Independence for me was made to be a painful, double-edged sword.

By Sam Published 5 years ago 7 min read
I'm not a bad daughter.
Photo by Kristina Tripkovic on Unsplash

My supposedly healthy relationship with my parents was always dependent on me not knowing any better.

I realized that when they’d continuously bring up how quiet and docile I was as a little girl, “always so willing to listen,” my dad would say, looking at me as though I was no longer someone he knew or someone he was proud of.

It used to sting quite a bit, but now that I’m thousands of miles away from home at university, pushing twenty and have some time and space to think, reflect and heal, I can say it doesn’t really hurt me anymore. It isn’t fair in any sense of the word that I had to essentially make peace with the fact that I will forever live in the shadow of the daughter I could’ve been, the daughter they’ll always want me to be, but I’m okay with that.

Coming into my own meant I was considered significantly more ‘liberal’ than my father, which also meant to him that I didn’t really know anything and was simply emboldened by a couple of posts I saw on the internet. I can never really understand why I expected him to be able to compromise or disagree, my father is traditional in every sense of the word. He would groan about showing up to parent-teacher meetings because “the teachers always praise you anyway, what’s the point?” He’s not a medal-for-trying kind of guy, and I struggled with that immensely growing up. Heck, it wasn’t until I left for university that he first texted me, “I’m proud of you.”

You would think that after years of having strived for some semblance of recognition for my efforts, I would’ve been thrilled at that text. However, I wasn’t really surprised at how little I felt for it. If anything, that was what had me considering if maybe I was a bad daughter. He was trying, he was reaching out. But really? It took me having to leave my house altogether for him to realize that I was a good kid?

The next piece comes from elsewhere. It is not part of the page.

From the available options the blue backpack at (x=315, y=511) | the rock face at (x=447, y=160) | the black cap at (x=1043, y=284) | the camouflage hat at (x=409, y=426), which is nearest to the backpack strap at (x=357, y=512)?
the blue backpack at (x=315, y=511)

I could write an entire book about everything my parents made out to be bad in me, but that won’t help me heal and it won’t make our relationship better. There are a few things I have to chalk up to generational differences—the things all kids hear about the technology and modern ideologies—but everything else was a direct result of how much my family valued culture.

I grew up in a joint family. This meant that my father’s older brother and his family lived with us too. It’s been that way for as long as I can remember. Growing up as the only daughter among three boys, I was always considered one of them. I dressed conservatively, in full sleeves and flannel shirts, always wanted to cut my hair short and I didn’t mind a bit of rough and tumble. They praised these qualities in me, which ultimately led to a superiority complex and the all too familiar ‘I’m not like other girls’ phase, which I’m proud to say I’ve since outgrown. But that’s a key thing to consider, right? The praise of these supposedly masculine traits, how much they loved that I was a ‘tomboy’ and held no trace of explicitly feminine qualities?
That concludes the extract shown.